> **WHAT IS BEING ASKED**: From top to bottom, return the records that follow exactly.

> **Saved entries**:
________________

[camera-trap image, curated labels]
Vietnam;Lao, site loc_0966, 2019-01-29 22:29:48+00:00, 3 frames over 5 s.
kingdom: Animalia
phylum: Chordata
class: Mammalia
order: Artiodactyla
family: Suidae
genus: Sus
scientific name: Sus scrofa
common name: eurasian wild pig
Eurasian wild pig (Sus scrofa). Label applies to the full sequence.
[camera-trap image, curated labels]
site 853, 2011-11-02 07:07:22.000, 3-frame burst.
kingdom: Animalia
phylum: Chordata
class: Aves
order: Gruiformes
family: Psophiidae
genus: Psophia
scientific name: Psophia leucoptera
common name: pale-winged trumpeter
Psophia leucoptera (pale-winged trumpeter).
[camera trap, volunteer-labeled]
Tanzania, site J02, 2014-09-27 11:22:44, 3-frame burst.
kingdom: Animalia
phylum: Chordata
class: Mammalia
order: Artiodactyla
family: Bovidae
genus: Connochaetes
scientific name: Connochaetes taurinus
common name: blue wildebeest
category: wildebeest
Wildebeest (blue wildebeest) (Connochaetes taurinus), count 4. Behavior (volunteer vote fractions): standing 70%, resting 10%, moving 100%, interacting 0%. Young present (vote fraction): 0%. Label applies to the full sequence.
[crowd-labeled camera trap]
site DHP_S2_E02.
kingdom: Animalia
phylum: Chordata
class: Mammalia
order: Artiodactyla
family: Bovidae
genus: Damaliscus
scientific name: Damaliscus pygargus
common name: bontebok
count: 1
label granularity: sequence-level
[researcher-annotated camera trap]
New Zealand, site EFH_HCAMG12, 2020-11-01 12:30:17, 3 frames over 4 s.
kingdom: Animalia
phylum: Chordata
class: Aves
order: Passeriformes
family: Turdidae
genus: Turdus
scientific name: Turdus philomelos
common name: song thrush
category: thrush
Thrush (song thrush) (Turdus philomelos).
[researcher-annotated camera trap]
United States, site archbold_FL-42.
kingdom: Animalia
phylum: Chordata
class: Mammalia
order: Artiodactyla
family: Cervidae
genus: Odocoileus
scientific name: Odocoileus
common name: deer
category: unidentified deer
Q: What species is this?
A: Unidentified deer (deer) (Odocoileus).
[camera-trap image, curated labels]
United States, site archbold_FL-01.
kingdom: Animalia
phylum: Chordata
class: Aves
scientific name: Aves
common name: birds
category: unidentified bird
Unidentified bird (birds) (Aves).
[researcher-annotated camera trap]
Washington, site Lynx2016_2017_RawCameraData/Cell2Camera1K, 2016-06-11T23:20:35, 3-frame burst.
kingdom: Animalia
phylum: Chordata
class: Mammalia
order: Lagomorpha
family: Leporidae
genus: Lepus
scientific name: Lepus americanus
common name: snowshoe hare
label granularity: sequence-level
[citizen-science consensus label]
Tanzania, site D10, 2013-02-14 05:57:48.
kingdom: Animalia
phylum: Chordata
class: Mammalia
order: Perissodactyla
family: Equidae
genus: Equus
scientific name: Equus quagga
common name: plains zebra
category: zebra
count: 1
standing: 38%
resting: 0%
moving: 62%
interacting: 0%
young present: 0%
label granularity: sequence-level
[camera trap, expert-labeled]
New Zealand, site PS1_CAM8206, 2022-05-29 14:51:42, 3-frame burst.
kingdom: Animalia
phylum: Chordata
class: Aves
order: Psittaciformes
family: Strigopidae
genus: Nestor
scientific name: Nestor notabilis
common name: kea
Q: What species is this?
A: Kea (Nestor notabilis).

________________

> **EXERCISE RESULT**:
[camera-trap image, curated labels]
Vietnam;Lao, site loc_0966, 2019-01-29 22:29:48+00:00, 3 frames over 5 s.
kingdom: Animalia
phylum: Chordata
class: Mammalia
order: Artiodactyla
family: Suidae
genus: Sus
scientific name: Sus scrofa
common name: eurasian wild pig
Eurasian wild pig (Sus scrofa). Label applies to the full sequence.
[camera-trap image, curated labels]
site 853, 2011-11-02 07:07:22.000, 3-frame burst.
kingdom: Animalia
phylum: Chordata
class: Aves
order: Gruiformes
family: Psophiidae
genus: Psophia
scientific name: Psophia leucoptera
common name: pale-winged trumpeter
Psophia leucoptera (pale-winged trumpeter).
[camera trap, volunteer-labeled]
Tanzania, site J02, 2014-09-27 11:22:44, 3-frame burst.
kingdom: Animalia
phylum: Chordata
class: Mammalia
order: Artiodactyla
family: Bovidae
genus: Connochaetes
scientific name: Connochaetes taurinus
common name: blue wildebeest
category: wildebeest
Wildebeest (blue wildebeest) (Connochaetes taurinus), count 4. Behavior (volunteer vote fractions): standing 70%, resting 10%, moving 100%, interacting 0%. Young present (vote fraction): 0%. Label applies to the full sequence.
[crowd-labeled camera trap]
site DHP_S2_E02.
kingdom: Animalia
phylum: Chordata
class: Mammalia
order: Artiodactyla
family: Bovidae
genus: Damaliscus
scientific name: Damaliscus pygargus
common name: bontebok
count: 1
label granularity: sequence-level
[researcher-annotated camera trap]
New Zealand, site EFH_HCAMG12, 2020-11-01 12:30:17, 3 frames over 4 s.
kingdom: Animalia
phylum: Chordata
class: Aves
order: Passeriformes
family: Turdidae
genus: Turdus
scientific name: Turdus philomelos
common name: song thrush
category: thrush
Thrush (song thrush) (Turdus philomelos).
[researcher-annotated camera trap]
United States, site archbold_FL-42.
kingdom: Animalia
phylum: Chordata
class: Mammalia
order: Artiodactyla
family: Cervidae
genus: Odocoileus
scientific name: Odocoileus
common name: deer
category: unidentified deer
Q: What species is this?
A: Unidentified deer (deer) (Odocoileus).
[camera-trap image, curated labels]
United States, site archbold_FL-01.
kingdom: Animalia
phylum: Chordata
class: Aves
scientific name: Aves
common name: birds
category: unidentified bird
Unidentified bird (birds) (Aves).
[researcher-annotated camera trap]
Washington, site Lynx2016_2017_RawCameraData/Cell2Camera1K, 2016-06-11T23:20:35, 3-frame burst.
kingdom: Animalia
phylum: Chordata
class: Mammalia
order: Lagomorpha
family: Leporidae
genus: Lepus
scientific name: Lepus americanus
common name: snowshoe hare
label granularity: sequence-level
[citizen-science consensus label]
Tanzania, site D10, 2013-02-14 05:57:48.
kingdom: Animalia
phylum: Chordata
class: Mammalia
order: Perissodactyla
family: Equidae
genus: Equus
scientific name: Equus quagga
common name: plains zebra
category: zebra
count: 1
standing: 38%
resting: 0%
moving: 62%
interacting: 0%
young present: 0%
label granularity: sequence-level
[camera trap, expert-labeled]
New Zealand, site PS1_CAM8206, 2022-05-29 14:51:42, 3-frame burst.
kingdom: Animalia
phylum: Chordata
class: Aves
order: Psittaciformes
family: Strigopidae
genus: Nestor
scientific name: Nestor notabilis
common name: kea
Q: What species is this?
A: Kea (Nestor notabilis).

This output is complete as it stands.